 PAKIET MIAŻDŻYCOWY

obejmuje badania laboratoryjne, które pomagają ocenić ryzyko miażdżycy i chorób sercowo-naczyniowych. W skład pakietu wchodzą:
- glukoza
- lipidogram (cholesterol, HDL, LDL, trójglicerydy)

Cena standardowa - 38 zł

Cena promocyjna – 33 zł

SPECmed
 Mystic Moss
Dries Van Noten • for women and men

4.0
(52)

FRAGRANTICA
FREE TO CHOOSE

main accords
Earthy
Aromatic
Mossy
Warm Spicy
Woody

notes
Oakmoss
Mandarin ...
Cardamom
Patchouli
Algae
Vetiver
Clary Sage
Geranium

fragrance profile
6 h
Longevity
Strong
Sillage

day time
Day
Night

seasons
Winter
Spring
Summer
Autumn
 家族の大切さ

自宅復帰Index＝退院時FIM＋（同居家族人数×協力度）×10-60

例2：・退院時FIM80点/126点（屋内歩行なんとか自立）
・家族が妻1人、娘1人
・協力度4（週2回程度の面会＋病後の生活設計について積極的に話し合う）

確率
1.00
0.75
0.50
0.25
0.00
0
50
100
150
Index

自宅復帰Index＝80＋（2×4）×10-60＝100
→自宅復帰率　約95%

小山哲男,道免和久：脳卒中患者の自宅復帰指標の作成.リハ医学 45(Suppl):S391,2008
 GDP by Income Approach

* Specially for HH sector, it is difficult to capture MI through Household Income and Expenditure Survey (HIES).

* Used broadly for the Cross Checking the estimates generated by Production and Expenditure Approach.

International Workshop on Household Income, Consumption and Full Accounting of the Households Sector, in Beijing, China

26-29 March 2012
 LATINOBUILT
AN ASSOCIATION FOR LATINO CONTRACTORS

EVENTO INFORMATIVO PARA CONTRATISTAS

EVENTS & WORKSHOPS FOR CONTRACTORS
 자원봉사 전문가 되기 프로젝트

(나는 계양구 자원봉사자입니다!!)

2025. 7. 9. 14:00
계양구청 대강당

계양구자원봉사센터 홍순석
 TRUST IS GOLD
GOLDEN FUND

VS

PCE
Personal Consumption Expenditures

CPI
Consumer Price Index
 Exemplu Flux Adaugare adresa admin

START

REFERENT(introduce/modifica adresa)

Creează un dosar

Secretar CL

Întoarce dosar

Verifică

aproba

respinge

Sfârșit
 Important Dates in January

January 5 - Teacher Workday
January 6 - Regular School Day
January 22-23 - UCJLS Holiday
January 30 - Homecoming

> _Description of the task_: Using the records above, state how many lines contain "January"; a single number is the whole answer.

> _Task output_: 5